==== EXERCISE INPUTS
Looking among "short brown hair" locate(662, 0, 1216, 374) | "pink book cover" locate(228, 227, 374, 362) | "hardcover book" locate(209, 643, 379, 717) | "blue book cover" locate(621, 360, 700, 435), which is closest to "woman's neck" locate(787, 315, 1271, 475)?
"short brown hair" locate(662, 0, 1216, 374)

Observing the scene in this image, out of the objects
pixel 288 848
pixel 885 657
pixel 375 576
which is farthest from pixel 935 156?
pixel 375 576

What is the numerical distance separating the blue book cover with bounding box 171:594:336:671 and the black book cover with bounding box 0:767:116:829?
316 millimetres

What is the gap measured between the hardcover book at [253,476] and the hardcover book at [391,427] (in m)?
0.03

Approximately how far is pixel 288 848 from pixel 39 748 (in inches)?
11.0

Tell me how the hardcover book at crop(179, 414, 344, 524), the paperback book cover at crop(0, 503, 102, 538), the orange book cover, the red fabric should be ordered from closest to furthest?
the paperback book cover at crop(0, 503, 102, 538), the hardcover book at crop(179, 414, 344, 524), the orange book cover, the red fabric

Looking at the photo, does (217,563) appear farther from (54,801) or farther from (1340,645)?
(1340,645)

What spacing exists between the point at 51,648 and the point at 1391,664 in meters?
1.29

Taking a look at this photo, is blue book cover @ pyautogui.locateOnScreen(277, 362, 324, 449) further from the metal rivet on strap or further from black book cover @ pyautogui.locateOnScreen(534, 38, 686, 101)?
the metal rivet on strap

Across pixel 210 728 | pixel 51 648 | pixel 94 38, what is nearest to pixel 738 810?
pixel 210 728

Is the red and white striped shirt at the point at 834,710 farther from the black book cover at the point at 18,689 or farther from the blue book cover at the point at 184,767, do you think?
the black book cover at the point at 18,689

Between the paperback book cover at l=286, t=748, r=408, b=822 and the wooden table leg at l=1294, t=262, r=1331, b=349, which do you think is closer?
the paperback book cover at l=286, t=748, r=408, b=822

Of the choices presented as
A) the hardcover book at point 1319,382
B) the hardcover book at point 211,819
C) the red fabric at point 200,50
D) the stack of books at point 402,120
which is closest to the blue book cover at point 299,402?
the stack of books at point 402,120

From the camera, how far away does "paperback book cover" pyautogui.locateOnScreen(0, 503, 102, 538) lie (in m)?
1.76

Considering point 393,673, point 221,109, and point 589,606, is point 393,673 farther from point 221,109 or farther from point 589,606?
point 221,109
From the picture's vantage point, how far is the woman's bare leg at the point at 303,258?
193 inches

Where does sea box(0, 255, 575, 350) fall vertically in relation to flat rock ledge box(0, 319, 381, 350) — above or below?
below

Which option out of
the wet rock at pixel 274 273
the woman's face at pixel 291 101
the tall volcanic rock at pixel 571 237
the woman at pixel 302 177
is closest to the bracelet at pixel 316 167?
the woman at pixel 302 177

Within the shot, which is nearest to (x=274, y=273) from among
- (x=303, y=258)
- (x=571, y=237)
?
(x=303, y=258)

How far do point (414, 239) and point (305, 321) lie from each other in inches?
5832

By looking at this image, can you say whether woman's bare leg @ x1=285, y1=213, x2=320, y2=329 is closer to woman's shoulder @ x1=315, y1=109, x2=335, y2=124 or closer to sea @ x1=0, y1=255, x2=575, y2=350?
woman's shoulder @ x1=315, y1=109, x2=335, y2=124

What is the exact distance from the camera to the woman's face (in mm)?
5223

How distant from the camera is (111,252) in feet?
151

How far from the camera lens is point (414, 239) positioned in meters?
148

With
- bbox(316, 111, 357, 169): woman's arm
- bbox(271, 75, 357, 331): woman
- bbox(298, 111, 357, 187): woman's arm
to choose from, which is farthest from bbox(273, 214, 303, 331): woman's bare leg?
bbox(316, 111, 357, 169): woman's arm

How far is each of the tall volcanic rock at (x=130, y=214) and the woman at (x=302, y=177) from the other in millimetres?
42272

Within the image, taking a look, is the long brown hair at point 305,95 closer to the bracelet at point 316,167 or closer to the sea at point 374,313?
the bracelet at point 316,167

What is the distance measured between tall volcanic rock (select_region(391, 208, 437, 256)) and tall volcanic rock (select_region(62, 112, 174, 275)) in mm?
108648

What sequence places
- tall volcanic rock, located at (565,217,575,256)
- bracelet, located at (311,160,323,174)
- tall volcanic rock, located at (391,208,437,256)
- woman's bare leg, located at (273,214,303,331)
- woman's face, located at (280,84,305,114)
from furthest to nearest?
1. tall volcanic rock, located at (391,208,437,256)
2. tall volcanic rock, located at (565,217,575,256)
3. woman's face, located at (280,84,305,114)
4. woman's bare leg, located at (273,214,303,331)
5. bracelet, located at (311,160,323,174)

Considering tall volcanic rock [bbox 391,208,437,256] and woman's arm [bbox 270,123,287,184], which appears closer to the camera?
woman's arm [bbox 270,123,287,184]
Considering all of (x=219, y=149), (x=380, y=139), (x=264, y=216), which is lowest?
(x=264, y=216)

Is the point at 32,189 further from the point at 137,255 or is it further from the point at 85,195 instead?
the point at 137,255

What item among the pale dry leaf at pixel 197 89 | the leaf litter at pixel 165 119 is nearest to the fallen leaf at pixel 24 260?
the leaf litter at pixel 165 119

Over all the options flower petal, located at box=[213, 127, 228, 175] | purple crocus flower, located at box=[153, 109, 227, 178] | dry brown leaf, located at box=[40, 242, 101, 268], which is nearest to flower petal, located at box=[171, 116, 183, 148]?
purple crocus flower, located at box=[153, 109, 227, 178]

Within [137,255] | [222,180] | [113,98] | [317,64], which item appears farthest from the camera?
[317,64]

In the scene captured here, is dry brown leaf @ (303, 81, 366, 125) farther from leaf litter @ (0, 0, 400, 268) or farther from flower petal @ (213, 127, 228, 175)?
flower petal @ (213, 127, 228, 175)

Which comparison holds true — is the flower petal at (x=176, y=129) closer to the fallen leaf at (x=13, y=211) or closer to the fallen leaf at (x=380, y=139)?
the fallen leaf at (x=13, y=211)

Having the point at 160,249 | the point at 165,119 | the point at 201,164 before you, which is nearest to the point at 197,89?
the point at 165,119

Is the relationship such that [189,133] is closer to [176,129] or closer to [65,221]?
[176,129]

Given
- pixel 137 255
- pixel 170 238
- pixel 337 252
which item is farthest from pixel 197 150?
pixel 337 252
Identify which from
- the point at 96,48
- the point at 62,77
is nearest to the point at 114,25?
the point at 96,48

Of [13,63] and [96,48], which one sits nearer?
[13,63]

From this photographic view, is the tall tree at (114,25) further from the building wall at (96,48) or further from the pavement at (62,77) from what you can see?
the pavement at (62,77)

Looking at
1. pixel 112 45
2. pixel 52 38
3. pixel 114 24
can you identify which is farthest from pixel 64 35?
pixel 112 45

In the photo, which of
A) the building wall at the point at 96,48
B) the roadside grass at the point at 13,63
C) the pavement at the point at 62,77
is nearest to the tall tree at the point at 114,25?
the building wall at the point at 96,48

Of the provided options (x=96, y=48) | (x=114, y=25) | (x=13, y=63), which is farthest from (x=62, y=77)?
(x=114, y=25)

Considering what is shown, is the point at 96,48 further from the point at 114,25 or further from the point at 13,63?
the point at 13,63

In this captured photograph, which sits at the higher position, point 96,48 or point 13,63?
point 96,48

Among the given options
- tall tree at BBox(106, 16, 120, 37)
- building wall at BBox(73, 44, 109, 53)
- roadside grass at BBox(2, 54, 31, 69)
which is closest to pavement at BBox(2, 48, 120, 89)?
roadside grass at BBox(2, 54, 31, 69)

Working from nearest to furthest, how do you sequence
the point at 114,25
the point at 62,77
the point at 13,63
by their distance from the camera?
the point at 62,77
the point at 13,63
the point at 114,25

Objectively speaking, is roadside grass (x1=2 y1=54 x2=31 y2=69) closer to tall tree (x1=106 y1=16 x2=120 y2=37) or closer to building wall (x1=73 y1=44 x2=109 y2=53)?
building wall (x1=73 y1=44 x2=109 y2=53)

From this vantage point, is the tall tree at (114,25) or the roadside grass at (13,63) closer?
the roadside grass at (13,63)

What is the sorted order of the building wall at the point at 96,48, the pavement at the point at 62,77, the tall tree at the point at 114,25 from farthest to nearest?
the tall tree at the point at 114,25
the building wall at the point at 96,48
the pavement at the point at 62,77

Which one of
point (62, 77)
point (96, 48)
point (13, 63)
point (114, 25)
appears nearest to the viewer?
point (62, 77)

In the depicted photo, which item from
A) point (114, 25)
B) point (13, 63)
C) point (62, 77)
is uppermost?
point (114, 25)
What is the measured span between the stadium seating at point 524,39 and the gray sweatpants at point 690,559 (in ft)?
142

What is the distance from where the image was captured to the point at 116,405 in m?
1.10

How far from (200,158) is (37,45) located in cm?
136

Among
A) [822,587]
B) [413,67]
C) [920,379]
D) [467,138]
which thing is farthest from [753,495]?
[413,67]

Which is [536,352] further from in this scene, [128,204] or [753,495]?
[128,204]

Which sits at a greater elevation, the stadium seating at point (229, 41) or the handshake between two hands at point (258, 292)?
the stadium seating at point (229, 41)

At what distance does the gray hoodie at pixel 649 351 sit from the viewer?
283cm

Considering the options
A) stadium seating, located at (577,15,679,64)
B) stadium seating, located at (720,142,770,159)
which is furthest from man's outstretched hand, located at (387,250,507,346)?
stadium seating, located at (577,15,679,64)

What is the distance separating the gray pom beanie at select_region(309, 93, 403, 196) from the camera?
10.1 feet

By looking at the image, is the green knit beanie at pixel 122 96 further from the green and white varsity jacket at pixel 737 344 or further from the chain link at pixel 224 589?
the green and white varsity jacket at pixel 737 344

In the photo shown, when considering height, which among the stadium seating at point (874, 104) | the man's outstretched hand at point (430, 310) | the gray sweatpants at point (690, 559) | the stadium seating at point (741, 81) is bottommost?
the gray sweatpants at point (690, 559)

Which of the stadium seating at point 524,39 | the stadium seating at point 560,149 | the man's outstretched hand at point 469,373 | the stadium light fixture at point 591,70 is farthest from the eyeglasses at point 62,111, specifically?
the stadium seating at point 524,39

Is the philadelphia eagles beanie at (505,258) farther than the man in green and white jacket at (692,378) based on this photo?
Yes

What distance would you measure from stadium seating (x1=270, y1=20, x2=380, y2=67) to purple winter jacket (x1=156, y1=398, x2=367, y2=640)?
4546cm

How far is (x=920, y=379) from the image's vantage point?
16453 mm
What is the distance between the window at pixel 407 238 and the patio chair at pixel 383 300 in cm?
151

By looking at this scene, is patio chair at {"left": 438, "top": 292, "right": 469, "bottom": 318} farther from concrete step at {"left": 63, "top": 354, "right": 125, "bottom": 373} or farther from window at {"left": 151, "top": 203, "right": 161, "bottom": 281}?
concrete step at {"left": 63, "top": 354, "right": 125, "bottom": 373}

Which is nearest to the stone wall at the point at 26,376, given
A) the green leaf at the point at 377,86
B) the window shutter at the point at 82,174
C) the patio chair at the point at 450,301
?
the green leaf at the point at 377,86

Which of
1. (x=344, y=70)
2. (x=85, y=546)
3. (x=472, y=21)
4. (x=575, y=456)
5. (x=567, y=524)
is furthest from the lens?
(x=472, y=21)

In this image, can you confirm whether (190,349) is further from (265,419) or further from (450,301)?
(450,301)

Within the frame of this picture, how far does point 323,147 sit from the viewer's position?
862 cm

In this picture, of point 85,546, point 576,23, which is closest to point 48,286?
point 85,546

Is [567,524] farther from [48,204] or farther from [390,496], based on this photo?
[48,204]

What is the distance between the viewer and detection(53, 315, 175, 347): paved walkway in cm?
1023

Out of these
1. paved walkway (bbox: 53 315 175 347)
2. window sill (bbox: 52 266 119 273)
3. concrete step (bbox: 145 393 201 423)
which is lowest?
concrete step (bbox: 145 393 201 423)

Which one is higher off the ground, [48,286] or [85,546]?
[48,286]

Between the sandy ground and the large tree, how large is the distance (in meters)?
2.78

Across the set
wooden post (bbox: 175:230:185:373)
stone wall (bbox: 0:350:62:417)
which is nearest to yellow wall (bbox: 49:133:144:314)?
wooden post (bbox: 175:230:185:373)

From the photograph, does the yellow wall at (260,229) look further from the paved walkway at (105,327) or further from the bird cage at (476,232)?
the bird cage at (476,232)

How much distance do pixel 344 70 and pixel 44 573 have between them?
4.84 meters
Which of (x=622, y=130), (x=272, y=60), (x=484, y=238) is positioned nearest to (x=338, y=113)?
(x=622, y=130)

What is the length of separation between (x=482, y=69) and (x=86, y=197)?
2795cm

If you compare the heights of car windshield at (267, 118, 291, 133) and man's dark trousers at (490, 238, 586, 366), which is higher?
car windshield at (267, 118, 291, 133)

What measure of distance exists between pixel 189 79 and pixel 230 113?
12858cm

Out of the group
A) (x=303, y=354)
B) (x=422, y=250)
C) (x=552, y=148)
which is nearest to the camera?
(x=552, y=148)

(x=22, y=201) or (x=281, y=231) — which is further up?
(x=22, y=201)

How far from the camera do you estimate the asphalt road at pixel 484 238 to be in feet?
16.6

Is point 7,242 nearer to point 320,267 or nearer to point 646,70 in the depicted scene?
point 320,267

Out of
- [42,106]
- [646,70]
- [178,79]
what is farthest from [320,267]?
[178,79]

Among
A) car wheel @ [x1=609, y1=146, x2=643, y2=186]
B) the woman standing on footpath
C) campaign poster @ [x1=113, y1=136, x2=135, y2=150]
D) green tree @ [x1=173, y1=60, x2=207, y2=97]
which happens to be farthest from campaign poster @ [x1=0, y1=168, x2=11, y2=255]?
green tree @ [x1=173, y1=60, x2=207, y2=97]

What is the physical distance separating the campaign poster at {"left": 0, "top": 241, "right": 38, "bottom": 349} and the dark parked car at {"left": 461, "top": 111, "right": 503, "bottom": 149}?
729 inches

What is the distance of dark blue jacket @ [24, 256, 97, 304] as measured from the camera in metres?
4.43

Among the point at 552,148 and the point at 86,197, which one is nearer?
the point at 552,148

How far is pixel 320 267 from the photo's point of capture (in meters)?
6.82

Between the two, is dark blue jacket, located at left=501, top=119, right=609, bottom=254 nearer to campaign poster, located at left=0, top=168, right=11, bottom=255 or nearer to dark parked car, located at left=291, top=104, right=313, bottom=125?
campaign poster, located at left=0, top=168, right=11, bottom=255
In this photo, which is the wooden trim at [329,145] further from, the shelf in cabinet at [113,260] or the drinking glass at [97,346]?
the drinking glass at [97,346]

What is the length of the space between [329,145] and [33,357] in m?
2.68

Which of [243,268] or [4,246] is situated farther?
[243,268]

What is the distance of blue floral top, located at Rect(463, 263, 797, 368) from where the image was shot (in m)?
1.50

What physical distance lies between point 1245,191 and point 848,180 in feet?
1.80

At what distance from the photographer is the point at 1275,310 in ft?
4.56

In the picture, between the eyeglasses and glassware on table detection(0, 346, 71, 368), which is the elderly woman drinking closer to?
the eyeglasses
========
◆ TASK STATEMENT
The lines to quote run from the one containing "In this photo, which" through the final line of the material above; please give them exactly, both ends included, and nothing else.

◆ ANSWER BELOW
In this photo, which is the wooden trim at [329,145] further from, the shelf in cabinet at [113,260] or the drinking glass at [97,346]?
the drinking glass at [97,346]

What is the length of the space between [329,145] and [33,357] in m?
2.68

Which of [243,268] or [4,246] is situated farther?
[243,268]

What is the distance of blue floral top, located at Rect(463, 263, 797, 368) from where the image was shot (in m)?
1.50

What physical distance lies between point 1245,191 and point 848,180 in feet?
1.80

At what distance from the photographer is the point at 1275,310 in ft?
4.56

In the picture, between the eyeglasses and glassware on table detection(0, 346, 71, 368), which is the elderly woman drinking closer to?
the eyeglasses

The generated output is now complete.